If the function FX is even, the function GX is odd, and FX + Gx = 2x, then FX = GX=
f(x)=f(-x) g(-x)=-g(x)
f(x)+g(x)=2x (1)
(1) Take - x from X
f(-x)+g(-x)=-2x
f(x)-g(x)=-2x (2)
(1) (2) joint solution of equations
f(x)=0
g(x)=2x
RELATED INFORMATIONS
- 1. The odd function FX and even function GX satisfy the following conditions: FX + Gx = x sub dense of a, - x sub dense of a + 2A > 0 Not equal to 1, if G2 = a find F2
- 2. Given that F X is an odd function, G x is an even function and f (x) - Gx = x2 + 3x + 2, then FX + Gx =?
- 3. FX GX = x ^ 2-x, FX is odd function, GX is even function, find FX
- 4. If f (x) is an even function, G (x) is an odd function, and f (x) + G (x) = x2 + X-2, find the analytic expressions of F (x) and G (x)
- 5. Given the function FX = 2 ^ X and FX = GX + HX, where GX is an odd function and HX is an even function, if the inequality 2A * GX + H (2x) ≥ 0 holds for any x ∈ [1,2], Then the value range of real number a is
- 6. We know that FX = x square + (a + 1) + a square, if FX can be expressed as the sum of an odd function GX and an even function HX (1) Find the analytic expressions of GX and HX. (2) if FX and GX are decreasing functions in the interval (- ∞), (a + 1) square), find the value range of F1
- 7. What are the characteristics of the domains of odd and even functions
- 8. It is known that f (x) is an even function and an increasing function on (0, + ∞) It is known that f (x) is an even function and is an increasing function on (0, + ∞). It is proved that f (x) is an increasing function or a decreasing function on (- ∞, 0)
- 9. Is f (x) = 0 the only function that is both odd and even? Except for other function forms with different domain!
- 10. What's the difference between even function and odd function
- 11. FX is an odd function and GX is an even function FX + Gx = x & # - x, then FX=
- 12. Given the function f (x) = loga [(a ^ x) - 1], a is greater than 1 1. Find the domain of F (x); 2. Find the value of X that holds f (2x) = f ^ - 1 (x)
- 13. Given the function FX = loga (x + 1) - loga (1-x), a > 0 and a ≠ 1 1. Find the value range of X to make FX > 0
- 14. The function FX = loga (2 + x) - loga (2-x) (a > 0, and a ≠ 1) is known, If 1 is the zero point of y = f (x) - x, judge the monotonicity of F (x) and prove it by definition
- 15. Given the function FX = loga (x + 1), G (x) = loga (3x), a > 0 and a ≠ 1 (1) If FX + Gx = loga6, find the value of X (2) if FX > GX, find the value range of X
- 16. If the definition field and value field pair of function FX = 0.5 (x-1) 2 + a are [1, b] (b > 1), find the value of a and B
- 17. Given that the domain of function FX is (0,2], then the domain of function f √ x + 1?

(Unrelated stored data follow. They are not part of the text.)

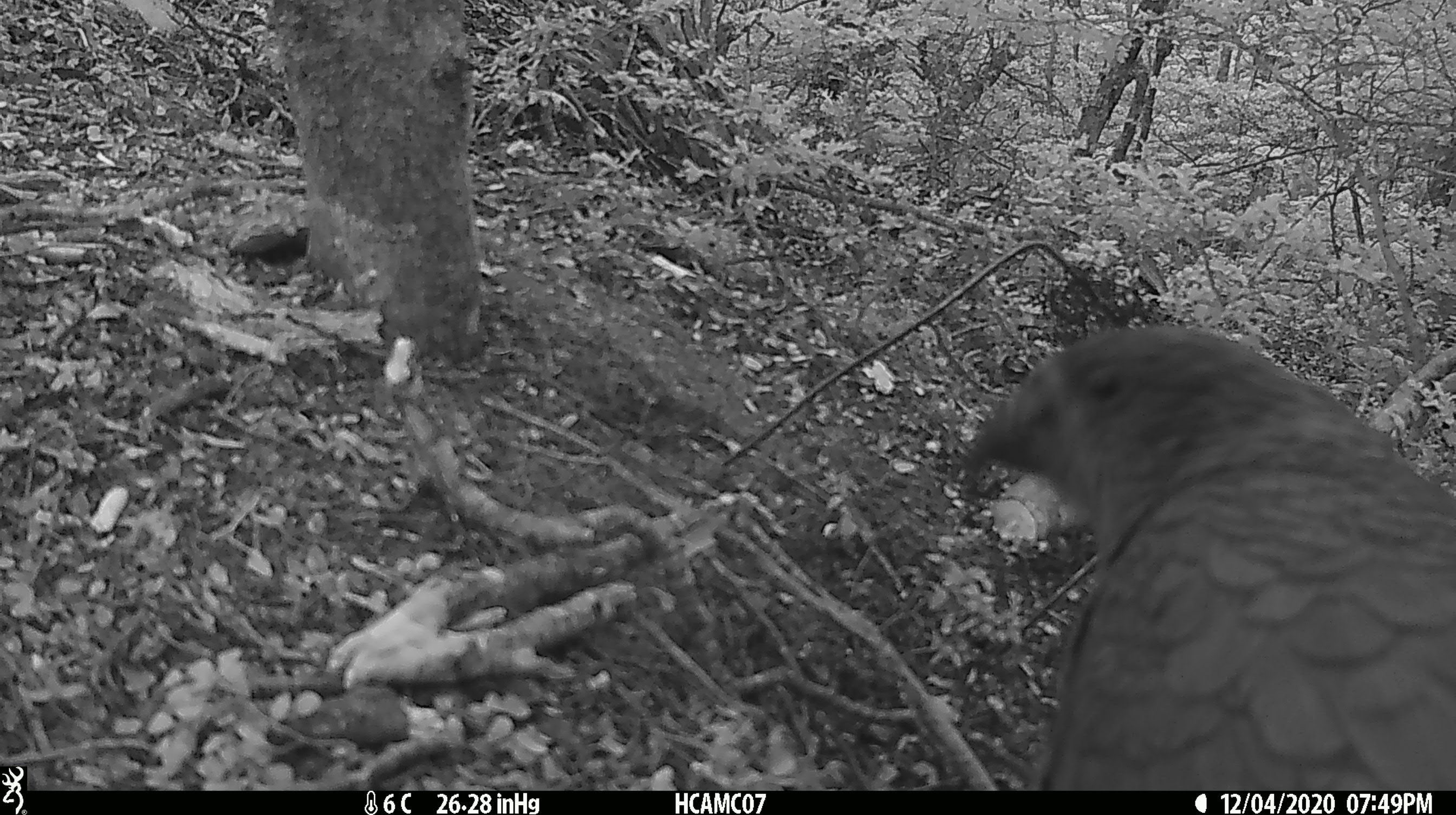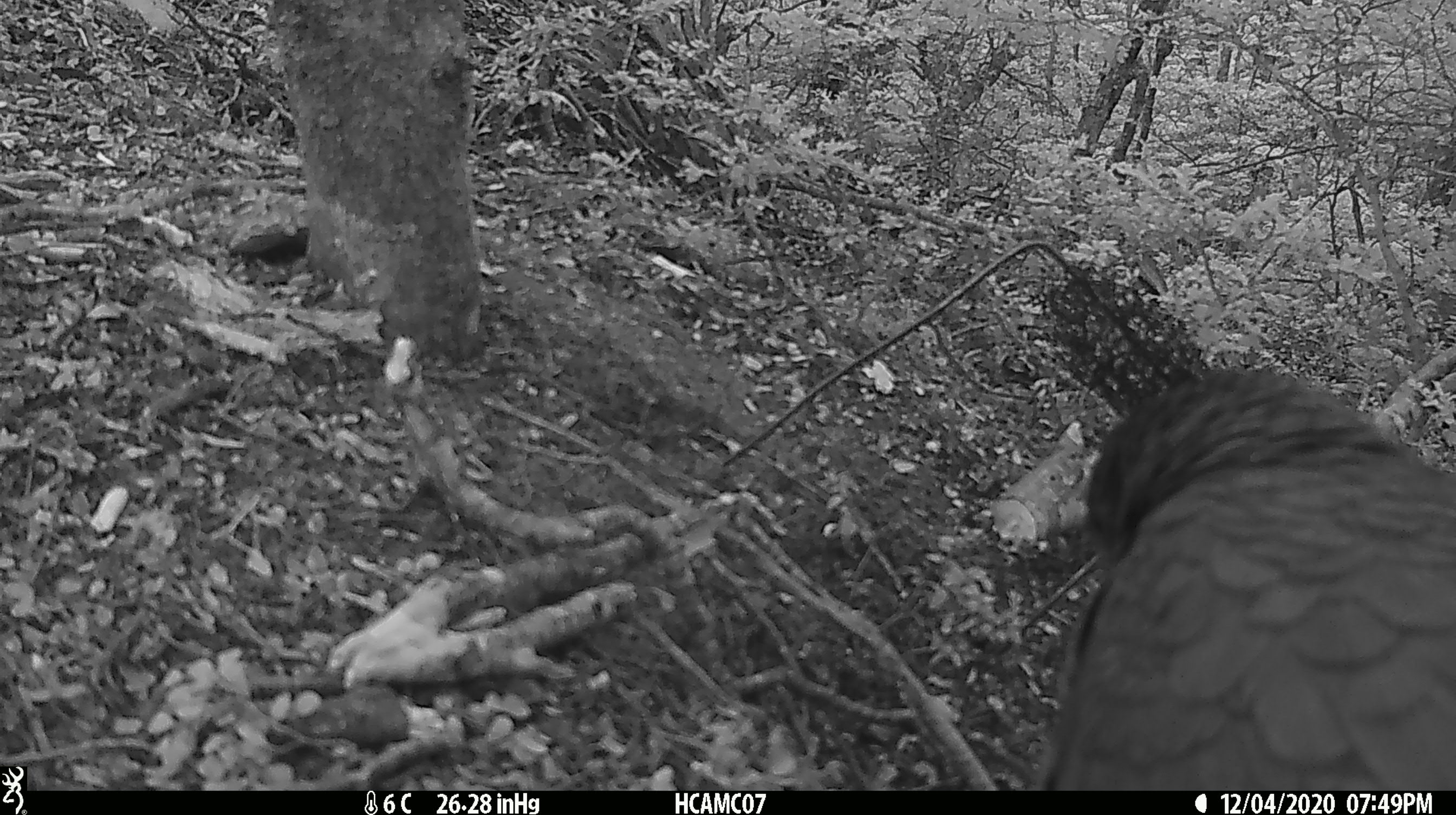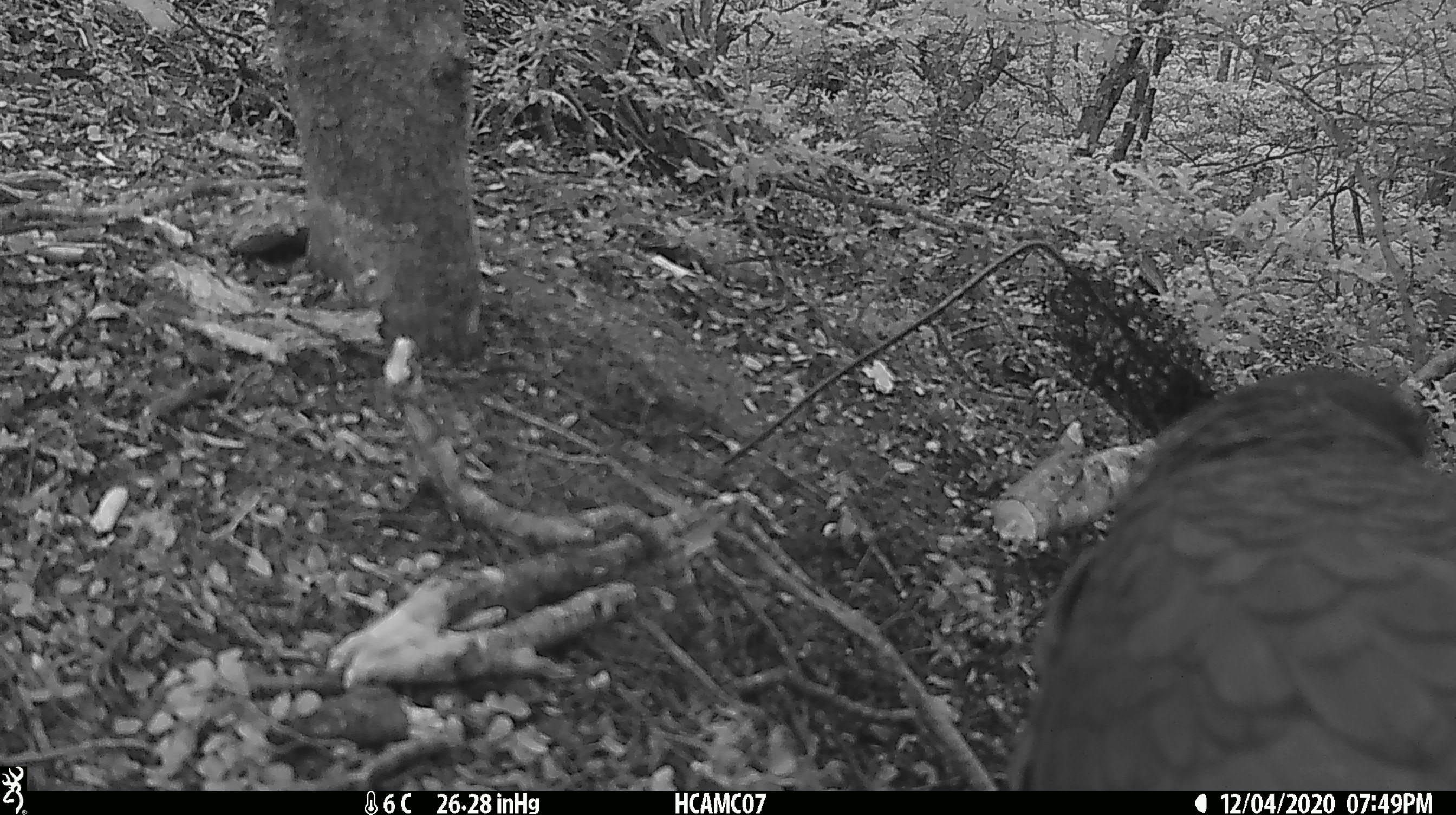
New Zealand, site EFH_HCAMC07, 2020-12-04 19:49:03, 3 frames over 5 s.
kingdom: Animalia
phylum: Chordata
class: Aves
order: Psittaciformes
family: Strigopidae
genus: Nestor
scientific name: Nestor notabilis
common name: kea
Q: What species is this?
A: Kea (Nestor notabilis).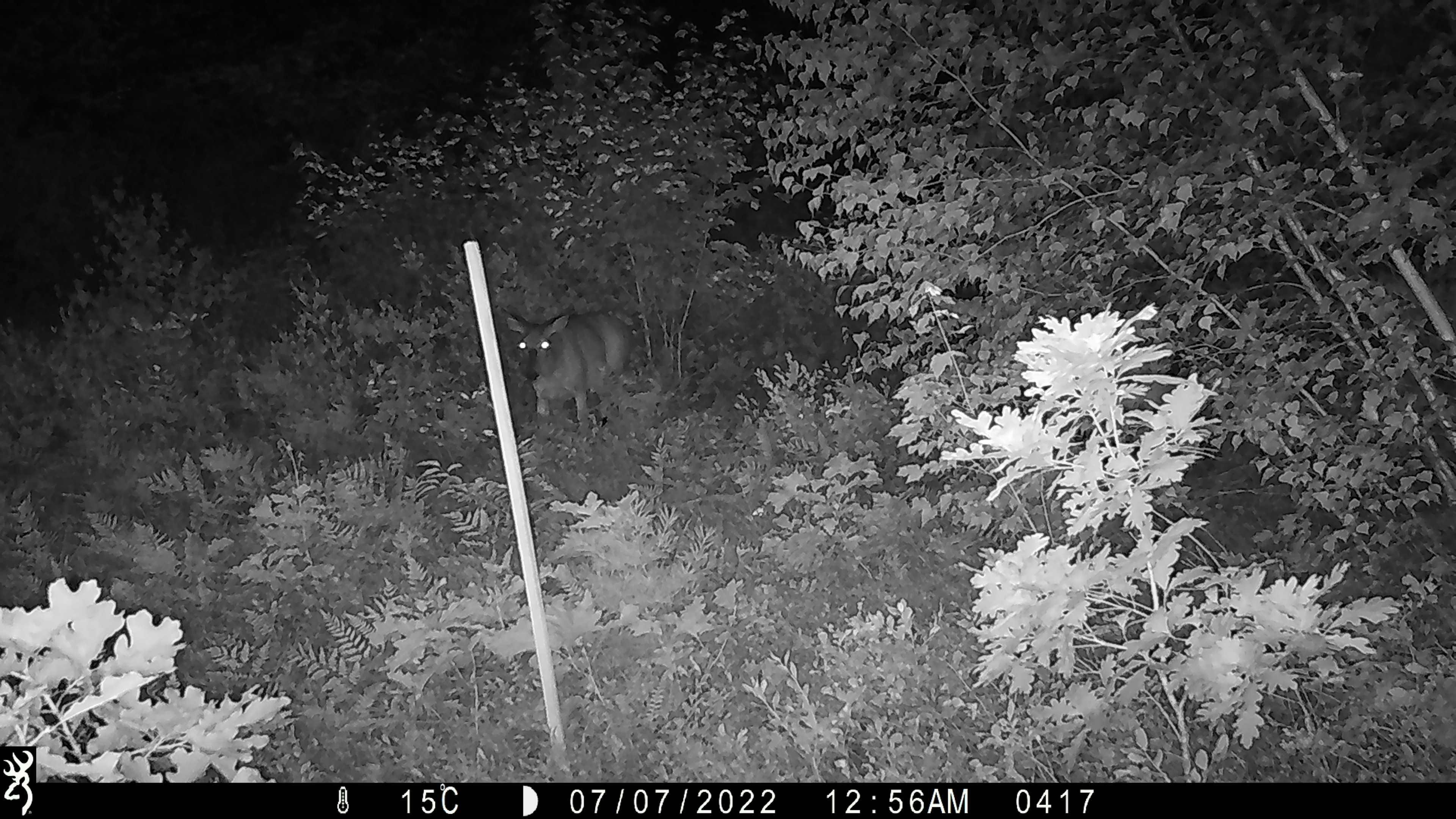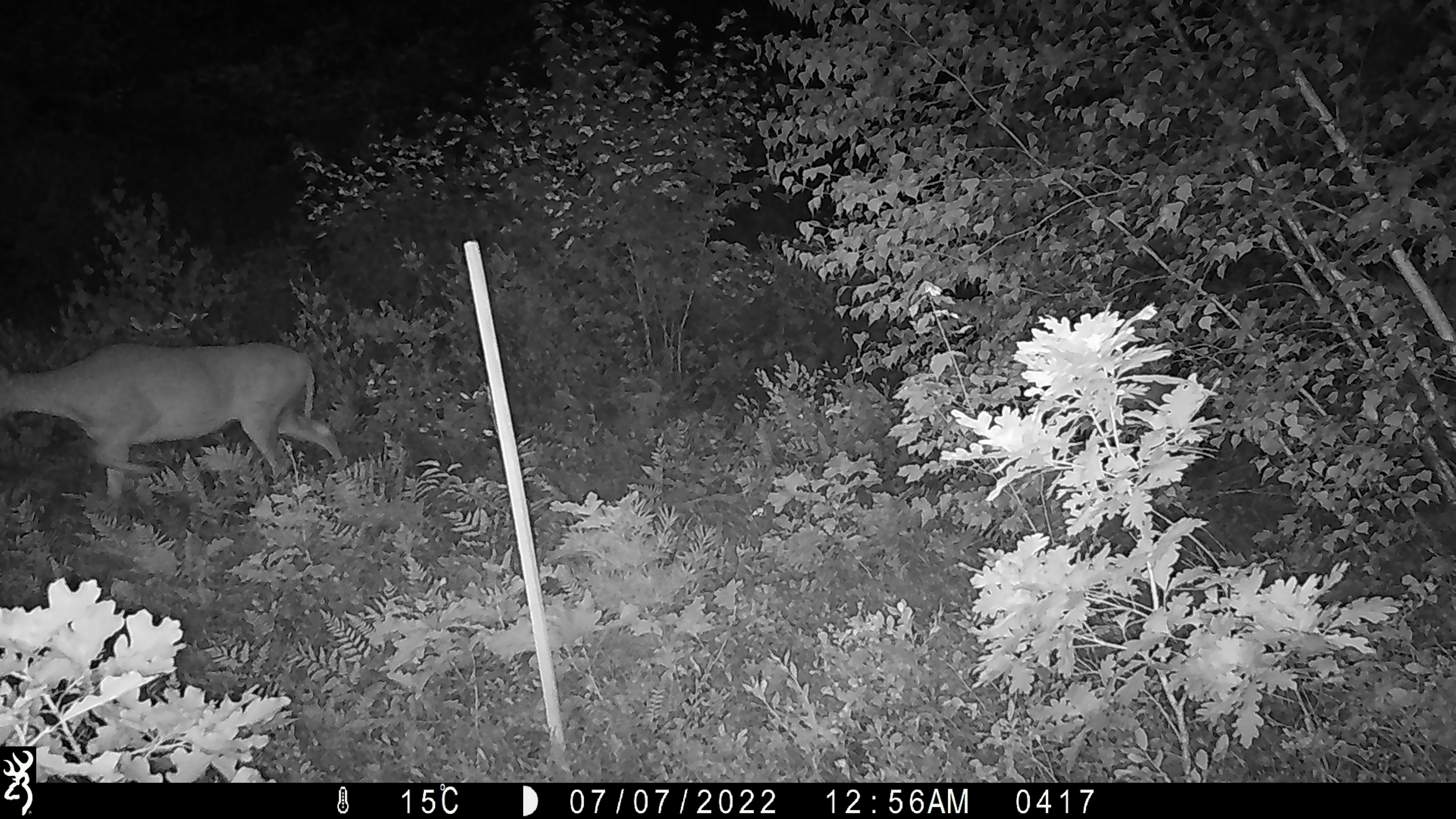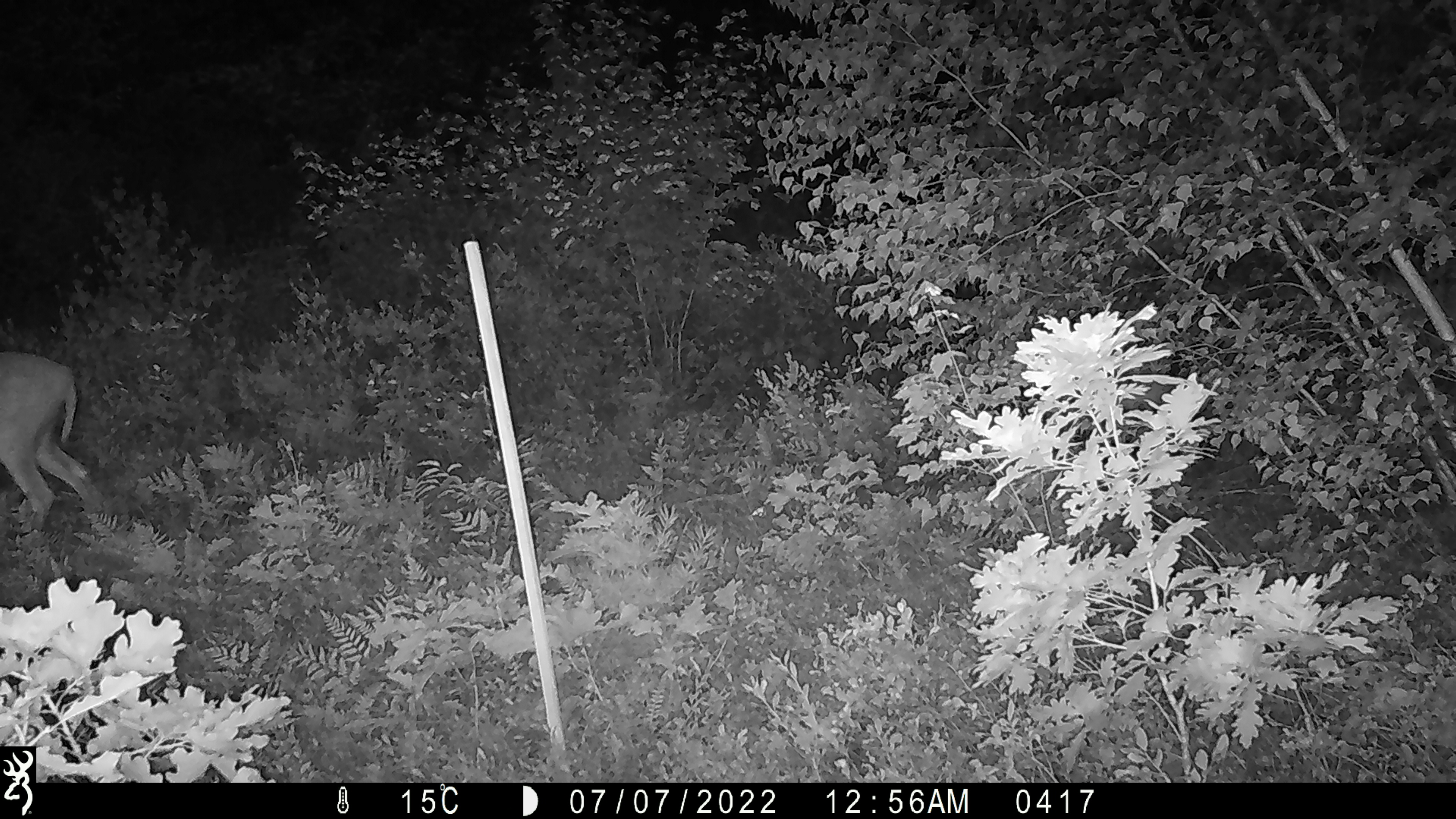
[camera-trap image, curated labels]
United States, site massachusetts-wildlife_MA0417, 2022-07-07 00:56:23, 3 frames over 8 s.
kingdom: Animalia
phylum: Chordata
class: Mammalia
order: Artiodactyla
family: Cervidae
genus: Odocoileus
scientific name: Odocoileus virginianus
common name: white-tailed deer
White-tailed deer (Odocoileus virginianus).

- 18. It is known that the domain of the function FX is the domain of - 1,1 to find f (x + 2) + F (x + 1)
- 19. Given that the domain of y = FX + 1 is [- 2,3], then the domain of y = f2x-1 is?. why not directly - 2 ≤ x ≤ 3?
- 20. It is known that the domain of definition is R. the function FX satisfies f {a + B} = f {a} * f {B}, and f {x} is greater than 0. What is f {1} = 1 / 2 and f {- 2} equal to?